L’article R. 222-1 du code de justice administrative permet aux présidents de formation de jugement des tribunaux de statuer par ordonnance pour : « (…) 4° Rejeter les requêtes manifestement irrecevables, lorsque la juridiction n'est pas tenue d'inviter leur auteur à les régulariser ou qu'elles n'ont pas été régularisées à l'expiration du délai imparti par une demande en ce sens ; (…) ».
Aux termes de l’article R. 411-1 du code de justice administrative : « La juridiction est saisie par requête. La requête indique les nom et domicile des parties. Elle contient l’exposé des faits et moyens, ainsi que l’énoncé des conclusions soumises au juge (…) ».
M. A... a saisi le tribunal d’une « lettre de demande de modification d’assignation à résidence », dépourvue de toute pièce jointe. Il fait valoir qu’il a été assigné à résidence le 25 novembre 2025 par la préfecture des Pyrénées-Atlantiques avec obligation de se présenter régulièrement à Pau alors qu’il dit habiter Bordeaux et indique qu’il est prêt à fournir un justificatif de domicile.

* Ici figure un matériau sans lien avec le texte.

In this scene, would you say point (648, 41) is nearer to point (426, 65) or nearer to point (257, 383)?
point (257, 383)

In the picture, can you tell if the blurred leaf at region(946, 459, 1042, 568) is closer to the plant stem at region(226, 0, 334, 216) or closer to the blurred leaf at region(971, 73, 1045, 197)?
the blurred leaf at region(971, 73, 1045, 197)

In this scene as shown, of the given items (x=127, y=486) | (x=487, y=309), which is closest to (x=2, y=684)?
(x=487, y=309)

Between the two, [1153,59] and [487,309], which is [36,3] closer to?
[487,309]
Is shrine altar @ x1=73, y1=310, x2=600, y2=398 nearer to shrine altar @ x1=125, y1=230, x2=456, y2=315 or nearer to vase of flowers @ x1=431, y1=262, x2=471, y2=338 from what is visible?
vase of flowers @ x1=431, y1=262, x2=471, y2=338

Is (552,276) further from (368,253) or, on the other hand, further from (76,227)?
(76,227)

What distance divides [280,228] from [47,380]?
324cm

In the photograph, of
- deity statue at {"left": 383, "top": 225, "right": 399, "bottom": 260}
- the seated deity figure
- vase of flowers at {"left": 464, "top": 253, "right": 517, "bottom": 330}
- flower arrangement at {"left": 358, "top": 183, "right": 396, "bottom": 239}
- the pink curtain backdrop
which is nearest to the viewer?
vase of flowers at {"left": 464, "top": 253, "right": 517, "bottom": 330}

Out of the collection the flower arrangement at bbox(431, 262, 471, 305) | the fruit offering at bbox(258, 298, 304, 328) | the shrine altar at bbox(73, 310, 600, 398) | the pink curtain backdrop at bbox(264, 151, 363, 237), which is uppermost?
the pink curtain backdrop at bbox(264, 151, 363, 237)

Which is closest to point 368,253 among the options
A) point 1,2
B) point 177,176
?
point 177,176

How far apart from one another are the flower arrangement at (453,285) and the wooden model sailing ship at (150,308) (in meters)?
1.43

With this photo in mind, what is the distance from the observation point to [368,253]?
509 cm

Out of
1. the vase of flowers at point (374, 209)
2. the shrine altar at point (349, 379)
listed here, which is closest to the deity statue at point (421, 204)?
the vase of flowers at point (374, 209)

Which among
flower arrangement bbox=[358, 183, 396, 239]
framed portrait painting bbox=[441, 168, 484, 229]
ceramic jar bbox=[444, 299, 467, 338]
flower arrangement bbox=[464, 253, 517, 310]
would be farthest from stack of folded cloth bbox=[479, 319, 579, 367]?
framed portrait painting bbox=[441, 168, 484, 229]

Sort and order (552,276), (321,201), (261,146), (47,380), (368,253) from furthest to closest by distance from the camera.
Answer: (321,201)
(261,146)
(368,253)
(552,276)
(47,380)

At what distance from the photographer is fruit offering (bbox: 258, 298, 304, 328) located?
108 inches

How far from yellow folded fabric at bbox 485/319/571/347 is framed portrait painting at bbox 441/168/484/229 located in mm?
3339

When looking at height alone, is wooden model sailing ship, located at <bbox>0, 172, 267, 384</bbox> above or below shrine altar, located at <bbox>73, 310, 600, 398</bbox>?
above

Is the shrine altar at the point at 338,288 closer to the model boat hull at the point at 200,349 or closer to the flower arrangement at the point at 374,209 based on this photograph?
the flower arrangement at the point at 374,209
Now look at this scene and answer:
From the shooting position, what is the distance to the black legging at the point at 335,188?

A la demande du tribunal, la préfecture des Landes a produit la décision concernée assignant le requérant à résidence dans les Landes avec obligation de se présenter tous les jours au commissariat de police de Mont-de-Marsan afin de ramener à exécution une interdiction définitive du territoire français prononcée par le tribunal correctionnel de Bordeaux le 17 juin 2025.
La demande de M. A..., qui semble destinée à la préfecture compétente, ne présente pas de conclusions en annulation et est par suite manifestement irrecevable. Il incombe à l’intéressé, s’il l’estime opportun, de saisir la préfecture en justifiant de sa domiciliation.
O R D O N N E :
Article 1er : La requête de M. A... est rejetée.
Article 2 : La présente ordonnance sera notifiée à M. B... A....
Copie en sera adressée pour information à la préfecture des Landes.
Fait à Pau, le 5 décembre 2025.
La magistrate désignée,
A. TRIOLET
La République mande et ordonne au ministre de l’intérieur en ce qui le concerne et à tous commissaires de justice à ce requis en ce qui concerne les voies de droit commun contre les parties privées, de pourvoir à l’exécution de la présente décision.